His curiosity and willingness to use himself as a human lab rat help him keep up with technology trends, test the latest digital tools, and develop a wide range of design and development skills. He likes to bill himself as a “Creative Data Scientist,” because there is a growing need for people who can exist with “a foot in both worlds” — that is, in both data and analytics, AND in design and human factors.
Dave has produced more than 30 hours of online video training courses for KelbyOne (the entire Adobe Edge series of apps) and Pluralsight. The most recent courses are Google Analytics for Creative Professionals, and Using Predictive Analytics to Improve the Customer Journey.
He has written or coauthored five books, including Social Media Design For Dummies and Mobile Web Design For Dummies.
As an adjunct professor at the Annenberg School for Journalism at the University of Southern California, David taught Digital Immersion, Online Multimedia, and Digital Publishing.

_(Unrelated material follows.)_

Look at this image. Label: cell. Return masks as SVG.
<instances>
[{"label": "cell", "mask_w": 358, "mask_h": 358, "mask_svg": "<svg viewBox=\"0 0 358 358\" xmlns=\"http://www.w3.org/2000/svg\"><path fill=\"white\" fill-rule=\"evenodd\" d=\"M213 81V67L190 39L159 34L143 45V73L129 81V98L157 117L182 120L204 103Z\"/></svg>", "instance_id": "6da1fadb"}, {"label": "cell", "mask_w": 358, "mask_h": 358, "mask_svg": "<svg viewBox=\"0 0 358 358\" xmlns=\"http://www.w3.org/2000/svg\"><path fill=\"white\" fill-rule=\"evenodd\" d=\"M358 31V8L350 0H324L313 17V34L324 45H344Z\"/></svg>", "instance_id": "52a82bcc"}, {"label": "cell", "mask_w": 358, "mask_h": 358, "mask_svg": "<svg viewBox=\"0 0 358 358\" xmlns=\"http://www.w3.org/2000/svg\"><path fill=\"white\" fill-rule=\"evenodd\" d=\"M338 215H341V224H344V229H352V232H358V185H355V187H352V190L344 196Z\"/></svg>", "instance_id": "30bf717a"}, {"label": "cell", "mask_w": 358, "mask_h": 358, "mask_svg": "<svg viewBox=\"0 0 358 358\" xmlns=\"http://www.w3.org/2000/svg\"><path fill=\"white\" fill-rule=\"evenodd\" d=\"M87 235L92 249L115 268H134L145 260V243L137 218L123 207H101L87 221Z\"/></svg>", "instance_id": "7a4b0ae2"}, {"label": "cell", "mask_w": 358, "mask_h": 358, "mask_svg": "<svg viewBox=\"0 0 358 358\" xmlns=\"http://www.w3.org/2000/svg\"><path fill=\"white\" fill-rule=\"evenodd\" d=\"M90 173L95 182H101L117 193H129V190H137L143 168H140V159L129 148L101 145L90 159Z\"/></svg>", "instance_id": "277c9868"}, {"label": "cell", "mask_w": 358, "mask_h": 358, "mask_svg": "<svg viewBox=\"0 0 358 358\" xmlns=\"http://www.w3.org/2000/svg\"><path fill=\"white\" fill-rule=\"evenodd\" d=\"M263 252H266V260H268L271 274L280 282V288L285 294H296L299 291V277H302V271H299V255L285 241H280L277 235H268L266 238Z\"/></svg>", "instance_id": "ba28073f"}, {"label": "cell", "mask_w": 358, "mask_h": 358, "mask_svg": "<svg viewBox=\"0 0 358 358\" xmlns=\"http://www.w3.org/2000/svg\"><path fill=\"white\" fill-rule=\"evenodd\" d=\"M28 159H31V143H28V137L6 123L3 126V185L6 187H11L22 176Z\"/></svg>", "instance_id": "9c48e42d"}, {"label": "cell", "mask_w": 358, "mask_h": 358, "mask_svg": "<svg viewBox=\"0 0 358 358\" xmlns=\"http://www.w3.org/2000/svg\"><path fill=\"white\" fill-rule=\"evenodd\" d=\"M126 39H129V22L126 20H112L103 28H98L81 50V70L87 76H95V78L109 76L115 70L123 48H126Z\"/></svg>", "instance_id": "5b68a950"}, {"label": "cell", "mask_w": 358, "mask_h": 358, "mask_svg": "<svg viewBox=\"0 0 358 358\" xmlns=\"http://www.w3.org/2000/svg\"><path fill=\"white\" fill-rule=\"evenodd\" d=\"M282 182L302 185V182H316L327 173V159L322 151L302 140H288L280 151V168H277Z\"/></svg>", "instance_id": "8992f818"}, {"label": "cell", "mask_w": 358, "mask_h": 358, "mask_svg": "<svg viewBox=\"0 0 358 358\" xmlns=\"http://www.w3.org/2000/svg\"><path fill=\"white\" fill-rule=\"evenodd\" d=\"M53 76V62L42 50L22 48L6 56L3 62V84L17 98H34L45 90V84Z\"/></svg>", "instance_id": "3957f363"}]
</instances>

He has also been a guest lecturer at the Institute for the Digital Future of Journalism at the Mohyla University in Kiev, Ukraine; the Nelson Mandala School of Journalism in Addis Ababa, Ethiopia; and Universidad Mayor in Santiago, Chile.
David has twice been awarded Fulbright specialist grants. In 2017, he traveled to Myanmar to work with the Thabyay Educational Foundation. In 2012, he traveled to Ethiopia to train NGOs, journalists, and pro-democracy groups in digital media skills.
David started his career as a journalist with a Pulliam Fellowship and worked as a copy editor at the Arizona Republic. From there, he went to Venezuela to work as the managing editor of the Caracas Daily Journal (now the Latin American Herald-Tribune).
His work includes case studies and articles for the International Center for Journalists (IJNet.org), the Newspaper Association of America (NAA.org), the World Association of Newspapers (WAN), and Innovation International Consulting Group.
David got his start on the Internet in 1991, when he cracked the case of his (then) cutting-edge Zeos 386-25 computer to install a 2400-baud modem, and joined Prodigy and CompuServe. He was fascinated by the way users formed communities online to share news, collaborate to create new businesses, develop their own shorthand language, and devise new and exciting ways of insulting each other for violating the unwritten rules.
David grew up reading science fiction, and is often amazed by the way technologies that only hard-core nerds dreamed about have come to be taken for granted by billions.
David is fluent in Spanish, speaks some French, and reads enough Cyrillic to find the best restaurants when he’s traveled to Moscow, Kiev, and Astana.
Skills: Qualitative and quantitative research, UXÂ design, content strategy, and project management.
Tools: Adobe Creative Suite (Photoshop, Premiere, Illustrator, and InDesign); UX and prototyping tools (Sketch, Axure, and Omnigraffle); Content Management Systems, including WordPress and Joomla!; Microsoft Office 365; Keynote, Prezi, Screenflow, and Camtasia.